CINEMA REVIEW: Chappie (15) by Gavin Miller

Chappie (Sharlto Copley) from Columbia Pictures' action-adventure CHAPPIE.
Chappie (Sharlto Copley) from Columbia Pictures' action-adventure CHAPPIE.

Oh, things change quickly in the world of film.

One minute you’re the ‘Golden Boy’ with a highly-acclaimed breakthrough release like District 9, which gives you enough grace with producers after your next film (Elysium) underwhelms – but what if your third film bombs?

That’s exactly what happened with Neill Blomkamp’s Chappie – a week after he was given the Alien 5 gig.

Blomkamp undoubtedly has a keen eye for sci-fi with an engaging visual style and some intriguing ideas, but just like Elysium, this isn’t a patch on District 9, and shows that narratively the South African director has some noticeable shortcomings – highlighted by the talents of Sigourney Weaver, Hugh Jackman and Dev Patel being sorely underutilised.

The film is all over the place and ends up being a cross between Robocop and Short Circuit – without being as good as either of them.

Fortunately District 9’s lead Sharlto Copley is the best thing about it as the title character, using his voice talent and superb motion-capture animatronics. It’s this character you’ll root for the most.

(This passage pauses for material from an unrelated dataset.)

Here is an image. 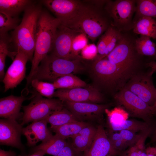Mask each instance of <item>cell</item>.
<instances>
[{"label":"cell","mask_w":156,"mask_h":156,"mask_svg":"<svg viewBox=\"0 0 156 156\" xmlns=\"http://www.w3.org/2000/svg\"><path fill=\"white\" fill-rule=\"evenodd\" d=\"M139 70L137 67L115 64L105 58L93 61L89 70L92 86L103 95L105 93L114 96Z\"/></svg>","instance_id":"6da1fadb"},{"label":"cell","mask_w":156,"mask_h":156,"mask_svg":"<svg viewBox=\"0 0 156 156\" xmlns=\"http://www.w3.org/2000/svg\"><path fill=\"white\" fill-rule=\"evenodd\" d=\"M62 24L84 34L94 42L112 25V22L104 7L83 0L73 16Z\"/></svg>","instance_id":"7a4b0ae2"},{"label":"cell","mask_w":156,"mask_h":156,"mask_svg":"<svg viewBox=\"0 0 156 156\" xmlns=\"http://www.w3.org/2000/svg\"><path fill=\"white\" fill-rule=\"evenodd\" d=\"M61 23L59 19L52 16L47 11L42 10L37 23L31 68L26 78L27 86L31 83L41 62L51 51L56 30Z\"/></svg>","instance_id":"3957f363"},{"label":"cell","mask_w":156,"mask_h":156,"mask_svg":"<svg viewBox=\"0 0 156 156\" xmlns=\"http://www.w3.org/2000/svg\"><path fill=\"white\" fill-rule=\"evenodd\" d=\"M41 6L35 3L24 11L20 23L12 32L10 42L14 45L16 52L27 55L32 60L34 53L36 27L42 10Z\"/></svg>","instance_id":"277c9868"},{"label":"cell","mask_w":156,"mask_h":156,"mask_svg":"<svg viewBox=\"0 0 156 156\" xmlns=\"http://www.w3.org/2000/svg\"><path fill=\"white\" fill-rule=\"evenodd\" d=\"M82 59L81 57L75 59L69 60L51 54L48 55L40 62L32 80L36 79L53 82L61 77L80 73L86 68Z\"/></svg>","instance_id":"5b68a950"},{"label":"cell","mask_w":156,"mask_h":156,"mask_svg":"<svg viewBox=\"0 0 156 156\" xmlns=\"http://www.w3.org/2000/svg\"><path fill=\"white\" fill-rule=\"evenodd\" d=\"M136 7V0H107L104 9L110 18L112 25L121 32L132 29V18Z\"/></svg>","instance_id":"8992f818"},{"label":"cell","mask_w":156,"mask_h":156,"mask_svg":"<svg viewBox=\"0 0 156 156\" xmlns=\"http://www.w3.org/2000/svg\"><path fill=\"white\" fill-rule=\"evenodd\" d=\"M114 97L117 103L122 106L129 116L141 118L145 122L153 124L152 117L156 114L152 107L130 91L124 87Z\"/></svg>","instance_id":"52a82bcc"},{"label":"cell","mask_w":156,"mask_h":156,"mask_svg":"<svg viewBox=\"0 0 156 156\" xmlns=\"http://www.w3.org/2000/svg\"><path fill=\"white\" fill-rule=\"evenodd\" d=\"M64 107V102L58 99L37 96L29 105L22 107L24 112L21 124L23 125L30 122L45 119L55 111Z\"/></svg>","instance_id":"ba28073f"},{"label":"cell","mask_w":156,"mask_h":156,"mask_svg":"<svg viewBox=\"0 0 156 156\" xmlns=\"http://www.w3.org/2000/svg\"><path fill=\"white\" fill-rule=\"evenodd\" d=\"M135 40L122 34L115 47L105 58L115 64L125 66H140L139 56L141 55L136 50Z\"/></svg>","instance_id":"9c48e42d"},{"label":"cell","mask_w":156,"mask_h":156,"mask_svg":"<svg viewBox=\"0 0 156 156\" xmlns=\"http://www.w3.org/2000/svg\"><path fill=\"white\" fill-rule=\"evenodd\" d=\"M149 72L139 71L127 82L124 88L130 91L149 106L154 105L156 98V89Z\"/></svg>","instance_id":"30bf717a"},{"label":"cell","mask_w":156,"mask_h":156,"mask_svg":"<svg viewBox=\"0 0 156 156\" xmlns=\"http://www.w3.org/2000/svg\"><path fill=\"white\" fill-rule=\"evenodd\" d=\"M53 97L64 101L89 102L102 104L105 101L104 95L92 86L84 88L57 89Z\"/></svg>","instance_id":"8fae6325"},{"label":"cell","mask_w":156,"mask_h":156,"mask_svg":"<svg viewBox=\"0 0 156 156\" xmlns=\"http://www.w3.org/2000/svg\"><path fill=\"white\" fill-rule=\"evenodd\" d=\"M79 33L61 23L56 32L51 54L69 60L76 59L72 55V45L74 38Z\"/></svg>","instance_id":"7c38bea8"},{"label":"cell","mask_w":156,"mask_h":156,"mask_svg":"<svg viewBox=\"0 0 156 156\" xmlns=\"http://www.w3.org/2000/svg\"><path fill=\"white\" fill-rule=\"evenodd\" d=\"M29 60V57L24 53L17 52L2 80L4 92L16 87L23 79L25 76L26 63Z\"/></svg>","instance_id":"4fadbf2b"},{"label":"cell","mask_w":156,"mask_h":156,"mask_svg":"<svg viewBox=\"0 0 156 156\" xmlns=\"http://www.w3.org/2000/svg\"><path fill=\"white\" fill-rule=\"evenodd\" d=\"M22 126L15 120L1 119L0 144L10 146L23 151L24 148L21 139L22 134Z\"/></svg>","instance_id":"5bb4252c"},{"label":"cell","mask_w":156,"mask_h":156,"mask_svg":"<svg viewBox=\"0 0 156 156\" xmlns=\"http://www.w3.org/2000/svg\"><path fill=\"white\" fill-rule=\"evenodd\" d=\"M64 107L79 120L97 118L105 112L111 104H98L89 102L64 101Z\"/></svg>","instance_id":"9a60e30c"},{"label":"cell","mask_w":156,"mask_h":156,"mask_svg":"<svg viewBox=\"0 0 156 156\" xmlns=\"http://www.w3.org/2000/svg\"><path fill=\"white\" fill-rule=\"evenodd\" d=\"M94 139L83 156H116L120 153L112 146L103 126L97 127Z\"/></svg>","instance_id":"2e32d148"},{"label":"cell","mask_w":156,"mask_h":156,"mask_svg":"<svg viewBox=\"0 0 156 156\" xmlns=\"http://www.w3.org/2000/svg\"><path fill=\"white\" fill-rule=\"evenodd\" d=\"M63 24L75 13L81 1L77 0H44L40 1Z\"/></svg>","instance_id":"e0dca14e"},{"label":"cell","mask_w":156,"mask_h":156,"mask_svg":"<svg viewBox=\"0 0 156 156\" xmlns=\"http://www.w3.org/2000/svg\"><path fill=\"white\" fill-rule=\"evenodd\" d=\"M47 123L45 119L42 120L33 122L23 128L22 134L26 138L28 146H34L38 142H45L53 136L47 127Z\"/></svg>","instance_id":"ac0fdd59"},{"label":"cell","mask_w":156,"mask_h":156,"mask_svg":"<svg viewBox=\"0 0 156 156\" xmlns=\"http://www.w3.org/2000/svg\"><path fill=\"white\" fill-rule=\"evenodd\" d=\"M26 98L11 95L0 99V116L4 118L16 120L22 118L23 113L20 112L23 102Z\"/></svg>","instance_id":"d6986e66"},{"label":"cell","mask_w":156,"mask_h":156,"mask_svg":"<svg viewBox=\"0 0 156 156\" xmlns=\"http://www.w3.org/2000/svg\"><path fill=\"white\" fill-rule=\"evenodd\" d=\"M97 128L89 125L72 138L71 145L78 153L85 152L90 146L95 137Z\"/></svg>","instance_id":"ffe728a7"},{"label":"cell","mask_w":156,"mask_h":156,"mask_svg":"<svg viewBox=\"0 0 156 156\" xmlns=\"http://www.w3.org/2000/svg\"><path fill=\"white\" fill-rule=\"evenodd\" d=\"M67 144L66 139L55 134L48 140L33 147L31 152L33 153L41 151L45 154L57 156Z\"/></svg>","instance_id":"44dd1931"},{"label":"cell","mask_w":156,"mask_h":156,"mask_svg":"<svg viewBox=\"0 0 156 156\" xmlns=\"http://www.w3.org/2000/svg\"><path fill=\"white\" fill-rule=\"evenodd\" d=\"M133 32L137 34L156 39V19L147 16H142L133 22Z\"/></svg>","instance_id":"7402d4cb"},{"label":"cell","mask_w":156,"mask_h":156,"mask_svg":"<svg viewBox=\"0 0 156 156\" xmlns=\"http://www.w3.org/2000/svg\"><path fill=\"white\" fill-rule=\"evenodd\" d=\"M34 3L33 1L29 0H0V12L17 17L20 13Z\"/></svg>","instance_id":"603a6c76"},{"label":"cell","mask_w":156,"mask_h":156,"mask_svg":"<svg viewBox=\"0 0 156 156\" xmlns=\"http://www.w3.org/2000/svg\"><path fill=\"white\" fill-rule=\"evenodd\" d=\"M51 125V128L57 127L68 123L79 120L65 107L57 110L45 119Z\"/></svg>","instance_id":"cb8c5ba5"},{"label":"cell","mask_w":156,"mask_h":156,"mask_svg":"<svg viewBox=\"0 0 156 156\" xmlns=\"http://www.w3.org/2000/svg\"><path fill=\"white\" fill-rule=\"evenodd\" d=\"M89 124L80 120L73 121L57 127L51 128L61 137L66 139L72 138Z\"/></svg>","instance_id":"d4e9b609"},{"label":"cell","mask_w":156,"mask_h":156,"mask_svg":"<svg viewBox=\"0 0 156 156\" xmlns=\"http://www.w3.org/2000/svg\"><path fill=\"white\" fill-rule=\"evenodd\" d=\"M153 128L152 125L141 131V135L138 142L134 145L129 147L122 152L119 156H147L145 141L150 136Z\"/></svg>","instance_id":"484cf974"},{"label":"cell","mask_w":156,"mask_h":156,"mask_svg":"<svg viewBox=\"0 0 156 156\" xmlns=\"http://www.w3.org/2000/svg\"><path fill=\"white\" fill-rule=\"evenodd\" d=\"M53 83L55 89L57 90L88 87L85 82L72 74L60 77L54 81Z\"/></svg>","instance_id":"4316f807"},{"label":"cell","mask_w":156,"mask_h":156,"mask_svg":"<svg viewBox=\"0 0 156 156\" xmlns=\"http://www.w3.org/2000/svg\"><path fill=\"white\" fill-rule=\"evenodd\" d=\"M10 38L8 34L0 35V77L2 80L4 76L5 67L6 56H8L13 60L17 52H11L9 49Z\"/></svg>","instance_id":"83f0119b"},{"label":"cell","mask_w":156,"mask_h":156,"mask_svg":"<svg viewBox=\"0 0 156 156\" xmlns=\"http://www.w3.org/2000/svg\"><path fill=\"white\" fill-rule=\"evenodd\" d=\"M135 19L145 16L156 19V0H136V7Z\"/></svg>","instance_id":"f1b7e54d"},{"label":"cell","mask_w":156,"mask_h":156,"mask_svg":"<svg viewBox=\"0 0 156 156\" xmlns=\"http://www.w3.org/2000/svg\"><path fill=\"white\" fill-rule=\"evenodd\" d=\"M149 37L140 35L135 40V47L138 53L141 55L155 56L156 44Z\"/></svg>","instance_id":"f546056e"},{"label":"cell","mask_w":156,"mask_h":156,"mask_svg":"<svg viewBox=\"0 0 156 156\" xmlns=\"http://www.w3.org/2000/svg\"><path fill=\"white\" fill-rule=\"evenodd\" d=\"M153 124H149L144 121L131 119H127L119 124L109 126L110 130L118 132L125 129L137 133L147 129Z\"/></svg>","instance_id":"4dcf8cb0"},{"label":"cell","mask_w":156,"mask_h":156,"mask_svg":"<svg viewBox=\"0 0 156 156\" xmlns=\"http://www.w3.org/2000/svg\"><path fill=\"white\" fill-rule=\"evenodd\" d=\"M105 112L107 116L109 125L120 124L128 119L129 114L122 107L118 106L113 109H105Z\"/></svg>","instance_id":"1f68e13d"},{"label":"cell","mask_w":156,"mask_h":156,"mask_svg":"<svg viewBox=\"0 0 156 156\" xmlns=\"http://www.w3.org/2000/svg\"><path fill=\"white\" fill-rule=\"evenodd\" d=\"M18 17H12L0 12V35L8 34L10 30L15 29L18 26Z\"/></svg>","instance_id":"d6a6232c"},{"label":"cell","mask_w":156,"mask_h":156,"mask_svg":"<svg viewBox=\"0 0 156 156\" xmlns=\"http://www.w3.org/2000/svg\"><path fill=\"white\" fill-rule=\"evenodd\" d=\"M31 84L42 96L47 98L53 97L56 89L53 83H50L34 79L32 80Z\"/></svg>","instance_id":"836d02e7"},{"label":"cell","mask_w":156,"mask_h":156,"mask_svg":"<svg viewBox=\"0 0 156 156\" xmlns=\"http://www.w3.org/2000/svg\"><path fill=\"white\" fill-rule=\"evenodd\" d=\"M114 28V27L111 25L100 38L96 45L98 51L97 55L93 61H98L105 58L107 44Z\"/></svg>","instance_id":"e575fe53"},{"label":"cell","mask_w":156,"mask_h":156,"mask_svg":"<svg viewBox=\"0 0 156 156\" xmlns=\"http://www.w3.org/2000/svg\"><path fill=\"white\" fill-rule=\"evenodd\" d=\"M88 37L84 34L79 33L74 38L72 44V51L75 59L80 57V52L88 44Z\"/></svg>","instance_id":"d590c367"},{"label":"cell","mask_w":156,"mask_h":156,"mask_svg":"<svg viewBox=\"0 0 156 156\" xmlns=\"http://www.w3.org/2000/svg\"><path fill=\"white\" fill-rule=\"evenodd\" d=\"M108 136L113 148L120 154L128 148L119 132L110 130Z\"/></svg>","instance_id":"8d00e7d4"},{"label":"cell","mask_w":156,"mask_h":156,"mask_svg":"<svg viewBox=\"0 0 156 156\" xmlns=\"http://www.w3.org/2000/svg\"><path fill=\"white\" fill-rule=\"evenodd\" d=\"M119 132L128 148L135 144L141 135V131L138 134L132 131L124 129L119 131Z\"/></svg>","instance_id":"74e56055"},{"label":"cell","mask_w":156,"mask_h":156,"mask_svg":"<svg viewBox=\"0 0 156 156\" xmlns=\"http://www.w3.org/2000/svg\"><path fill=\"white\" fill-rule=\"evenodd\" d=\"M122 35V34L121 32L118 31L114 27L112 33L107 44L105 55V58L114 49Z\"/></svg>","instance_id":"f35d334b"},{"label":"cell","mask_w":156,"mask_h":156,"mask_svg":"<svg viewBox=\"0 0 156 156\" xmlns=\"http://www.w3.org/2000/svg\"><path fill=\"white\" fill-rule=\"evenodd\" d=\"M98 53L96 45L94 44H87L81 52L82 59L88 60H94Z\"/></svg>","instance_id":"ab89813d"},{"label":"cell","mask_w":156,"mask_h":156,"mask_svg":"<svg viewBox=\"0 0 156 156\" xmlns=\"http://www.w3.org/2000/svg\"><path fill=\"white\" fill-rule=\"evenodd\" d=\"M77 153L73 148L71 145L68 143L57 156H76Z\"/></svg>","instance_id":"60d3db41"},{"label":"cell","mask_w":156,"mask_h":156,"mask_svg":"<svg viewBox=\"0 0 156 156\" xmlns=\"http://www.w3.org/2000/svg\"><path fill=\"white\" fill-rule=\"evenodd\" d=\"M147 156H156V146H149L146 148Z\"/></svg>","instance_id":"b9f144b4"},{"label":"cell","mask_w":156,"mask_h":156,"mask_svg":"<svg viewBox=\"0 0 156 156\" xmlns=\"http://www.w3.org/2000/svg\"><path fill=\"white\" fill-rule=\"evenodd\" d=\"M16 154L14 151L11 150L7 151L1 149H0V156H16Z\"/></svg>","instance_id":"7bdbcfd3"},{"label":"cell","mask_w":156,"mask_h":156,"mask_svg":"<svg viewBox=\"0 0 156 156\" xmlns=\"http://www.w3.org/2000/svg\"><path fill=\"white\" fill-rule=\"evenodd\" d=\"M151 142L156 143V121L153 125V129L150 135Z\"/></svg>","instance_id":"ee69618b"},{"label":"cell","mask_w":156,"mask_h":156,"mask_svg":"<svg viewBox=\"0 0 156 156\" xmlns=\"http://www.w3.org/2000/svg\"><path fill=\"white\" fill-rule=\"evenodd\" d=\"M45 154L43 152L39 151L36 152L28 156H23L19 155L18 156H44Z\"/></svg>","instance_id":"f6af8a7d"},{"label":"cell","mask_w":156,"mask_h":156,"mask_svg":"<svg viewBox=\"0 0 156 156\" xmlns=\"http://www.w3.org/2000/svg\"><path fill=\"white\" fill-rule=\"evenodd\" d=\"M153 109L155 112V113L156 114V101L155 104L152 107Z\"/></svg>","instance_id":"bcb514c9"},{"label":"cell","mask_w":156,"mask_h":156,"mask_svg":"<svg viewBox=\"0 0 156 156\" xmlns=\"http://www.w3.org/2000/svg\"><path fill=\"white\" fill-rule=\"evenodd\" d=\"M154 57L156 58V54H155V56Z\"/></svg>","instance_id":"7dc6e473"}]
</instances>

With crime patrolled by a robotic police force on the streets of South African city Johannesburg – supplied by arms company CEO Michelle Bradley (Weaver) – inventor Deon Wilson (Patel) is looking to go beyond this and produce the first robot with an artificial intelligence, and steals a battered android.

But he gets kidnapped by a group of drug pushers – which includes the passable South African rap-rave duo of Ninja and Yolandi Visser – who have a large debt to pay, and order Wilson to program this robot for their own criminal means.

In the meantime, disgruntled ex-soldier and military employee Vincent Moore (Jackman) has found his own ED-209-alike robotic menace called the ‘Moose’ sidelined – and connivingly uses Wilson’s new creation as a way to bring his own invention to the fore.

But despite some interesting ideas, Chappie doesn’t really mesh together to form a coherent film, and ends up as a major disappointment, even though the ending just about provides a passable pay-off.

Fortunately Blomkamp has shown enough promise to potentially make something special with the Alien franchise – but he shouldn’t be a happy Chappie with this underachievement.